▶ _Исходный отрывок_
____________
Хотя моё желание увидеть и услышать Рафаэля было огромным, я уже не собиралась умирать на его концертах, как представлялось раньше. Просто нужно было его увидеть – и всё, ведь не зря же я столько лет с ума сходила. А была я совершенно спокойной, никаких бурь в душе не происходило.

Было очень мало денег, ровно на дорогу туда и обратно, ведь в мае на самолёт уже не действуют студенческие льготы. Я обегала всех знакомых, но что значили те собранные жалкие гроши, когда предстояло покупать билеты на концерты, чем-то питаться. И в Москву хотелось: Москва для меня святая. Утром сдавала истмат, прыгала в комнате от возбуждения и молила, только бы не тройку, а впрочем, бог с ней, только бы не завалить, а в половине шестого вечера была уже в Ленинграде. Спасибо тебе, что дала адрес своей сестры, у меня было место, где скоротать ночи. Ничего не соображала от усталости, всё-таки утром был экзамен, потом 8 часов полёта, совершенно незнакомый город, предстоящие концерты, хлопоты и всё это сразу на мою бедную голову.

Первым делом я села в метро и поехала на Невский проспект. Мне нравятся первые часы в незнакомом городе, когда ещё ничего в нём не знаешь и неизвестно, что тебе попадётся на пути в следующий момент. Всё-всё я ожидала увидеть иным. У меня было к Ленинграду какое-то ревнивое чувство, я постоянно сравнивала его с Москвой и на каждом шагу говорила себе: а в Москве это лучше, и метро лучше, и всё лучше.
____________
▶ _Предоставленный материал_
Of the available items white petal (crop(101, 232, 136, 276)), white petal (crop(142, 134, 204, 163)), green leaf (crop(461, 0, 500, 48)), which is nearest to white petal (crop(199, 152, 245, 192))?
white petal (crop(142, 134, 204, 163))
____________
▶ _Задание_
Воспроизведите без изменений фрагмент отрывка о поездке в Ленинград начиная со слов «Было очень мало» и заканчивая словами «на мою бедную голову.». Материал никак не связан с отрывком.

▶ _Решение задачи_
Было очень мало денег, ровно на дорогу туда и обратно, ведь в мае на самолёт уже не действуют студенческие льготы. Я обегала всех знакомых, но что значили те собранные жалкие гроши, когда предстояло покупать билеты на концерты, чем-то питаться. И в Москву хотелось: Москва для меня святая. Утром сдавала истмат, прыгала в комнате от возбуждения и молила, только бы не тройку, а впрочем, бог с ней, только бы не завалить, а в половине шестого вечера была уже в Ленинграде. Спасибо тебе, что дала адрес своей сестры, у меня было место, где скоротать ночи. Ничего не соображала от усталости, всё-таки утром был экзамен, потом 8 часов полёта, совершенно незнакомый город, предстоящие концерты, хлопоты и всё это сразу на мою бедную голову.